Tuesday, February 4, 1947 South of the Näskänselkä-Isoselkä System Race Day 4

Both Arnie and Mikhail were nearing exhaustion. They’d been off ice for several hours. That meant breaking through snow in a frustratingly slow and demoralizing slog. Get a ski up on fresh snow from where it had been over a foot below the surface. Push forward. The forward ski breaks the crust and sinks. This leaves behind the other ski still buried from the previous effort. The thigh muscles quiver with the exertion. The hind ski is lifted, putting more weight on the forward ski, sinking it farther into the snow. Balance is thrown off, requiring exertion to regain it. Poles are pushed deeper, requiring more exertion to pull them clear. The floundering is repeated. And repeated. And repeated.

Arnie was frustrated. He’d gotten a glimpse of Mikhail about a kilometer off, looking to Arnie to be slightly ahead. The terrain had changed to what in summer would be marshy, boggy ground. Now it was frozen over. Almost all of Arnie’s experience of cross-country skiing had been in mountains. When he saw the flat frozen surfaces of the marsh, with puffs of plants pushing above the ice, it looked nearly as good as a frozen lake or stream. He shoved off over the marsh before him, thankful to be once again moving rapidly, piling on as much distance as he could before darkness and exhaustion stopped him. He took his first Benzedrine pill.
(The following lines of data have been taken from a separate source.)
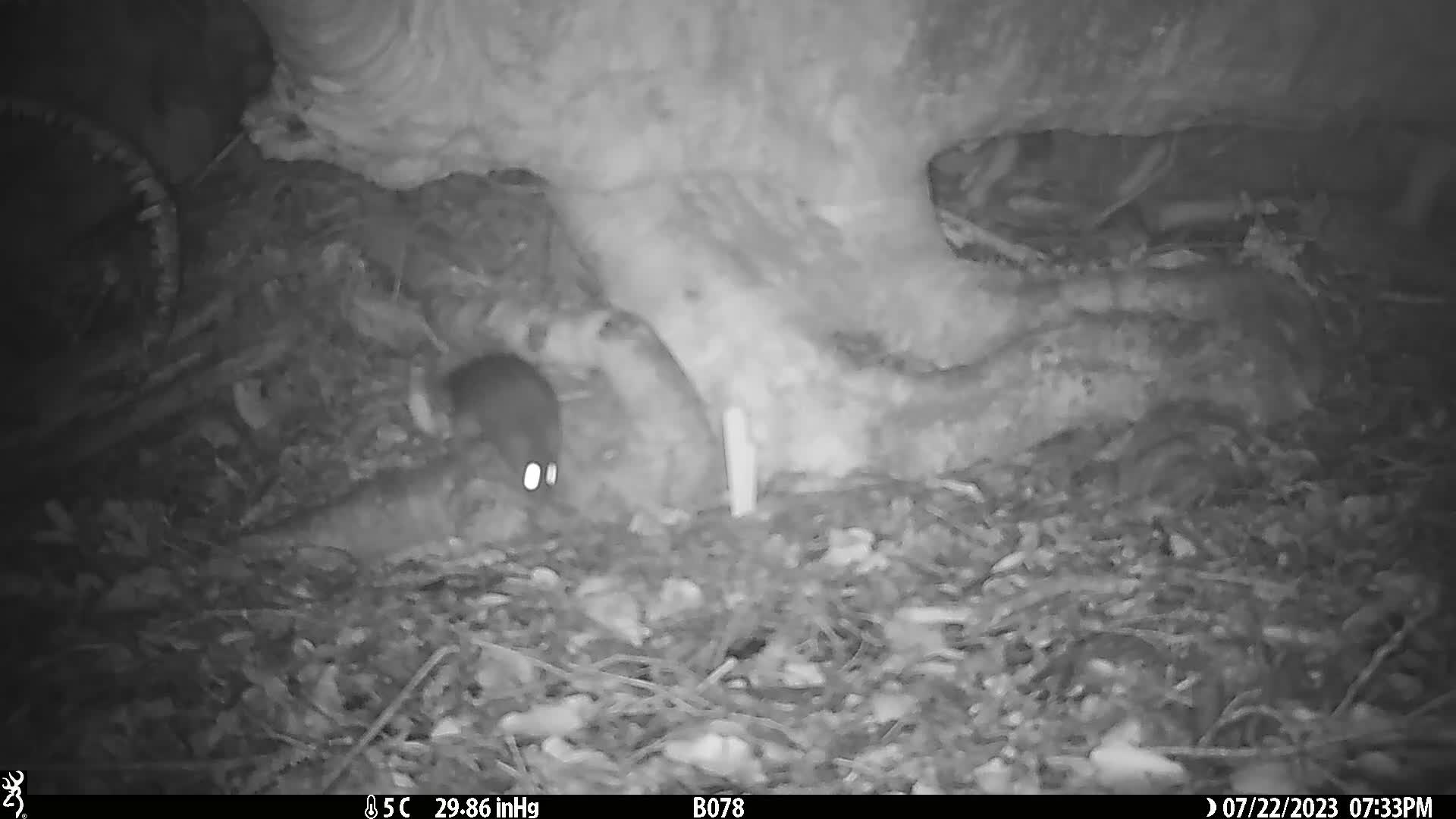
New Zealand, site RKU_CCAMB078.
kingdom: Animalia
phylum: Chordata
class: Mammalia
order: Rodentia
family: Muridae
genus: Rattus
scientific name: Rattus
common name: rat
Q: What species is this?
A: Rat (Rattus).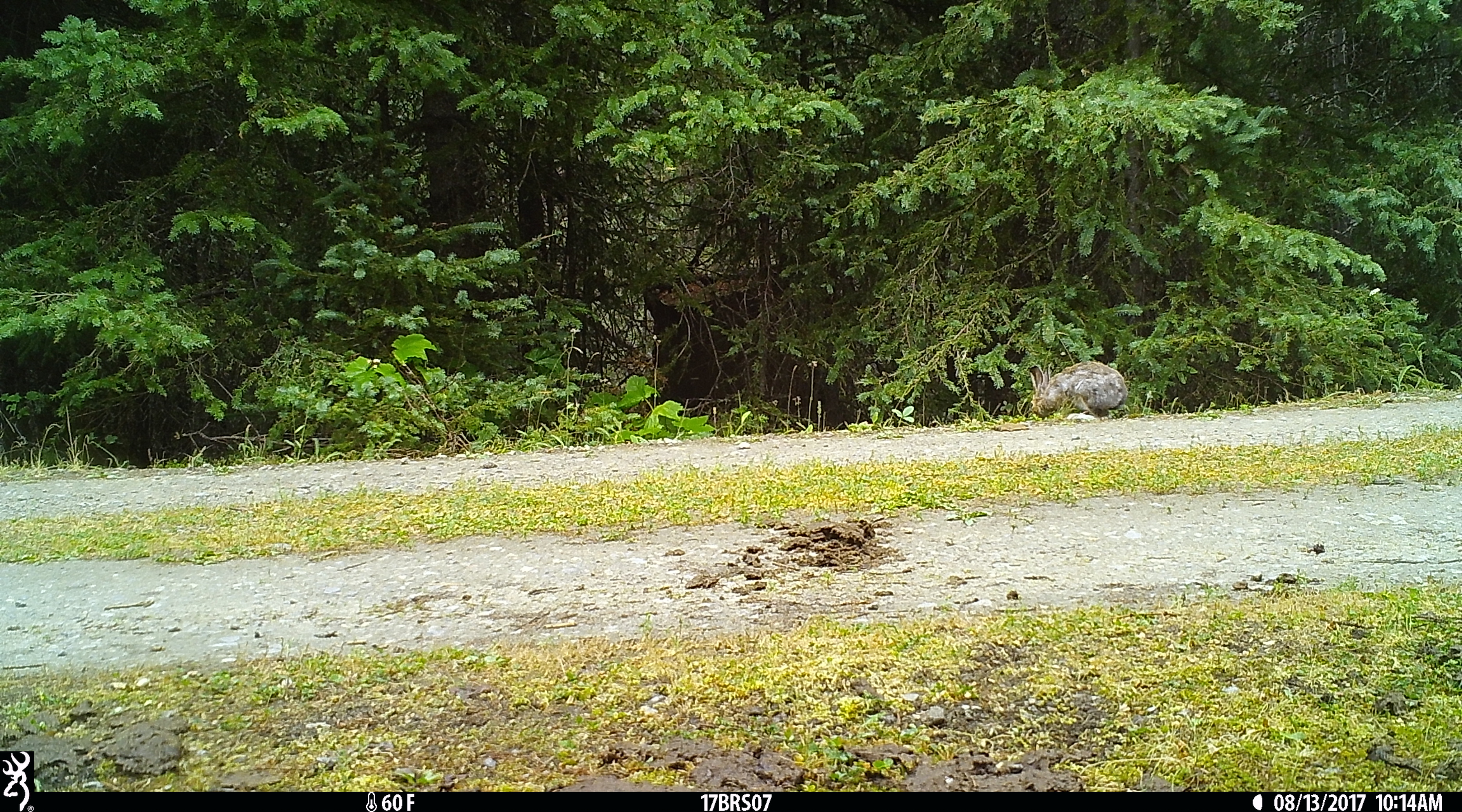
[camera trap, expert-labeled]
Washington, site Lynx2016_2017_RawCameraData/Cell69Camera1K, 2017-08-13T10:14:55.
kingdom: Animalia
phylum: Chordata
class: Mammalia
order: Lagomorpha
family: Leporidae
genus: Lepus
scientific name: Lepus americanus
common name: snowshoe hare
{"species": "Lepus americanus (snowshoe hare)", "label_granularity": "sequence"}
Mikhail, too, had entered the same marshy, boggy terrain. He, however, had skied similar ground in Finland, in Belarus, and in Poland. He knew that organic material in the bog bottoms constantly generated heat. The heat had to escape somewhere. In winter, it came through what the local Finns called bog eyes. During the 1939–40 winter campaign in Finland, while negotiating a bog much like the ones he was encountering now, he’d watched his friend, Ivanov, vanish. There was a cry, a crunching and splashing sound, and then Ivanov was gone, taken down by his heavy gear. The Finns had been pressing them on their flanks, so after only a couple of minutes of lying spread out on the ice and fruitless poking with tree branches, hoping Ivanov would grab one and be pulled free, he had to make the decision to move on. Ivanov’s body might still be there, a skeleton, wrapped with straps and a rifle attached. He tried to shake the image. The memory, however, recalled that this year, the winter had been late. Although late arriving, when the snow came, it came hard and heavy. This meant less chance for ice to form.

He and Arnie were also moving steadily southward. Every kilometer farther south, the more likely they were to encounter areas where the snow simply covered water or very thin ice, forming a dangerous snow bridge.

He began to modify his route when he hit bogs, moving more elliptically instead of straight across, so he’d be near solid land if something went wrong. It was safer but slower.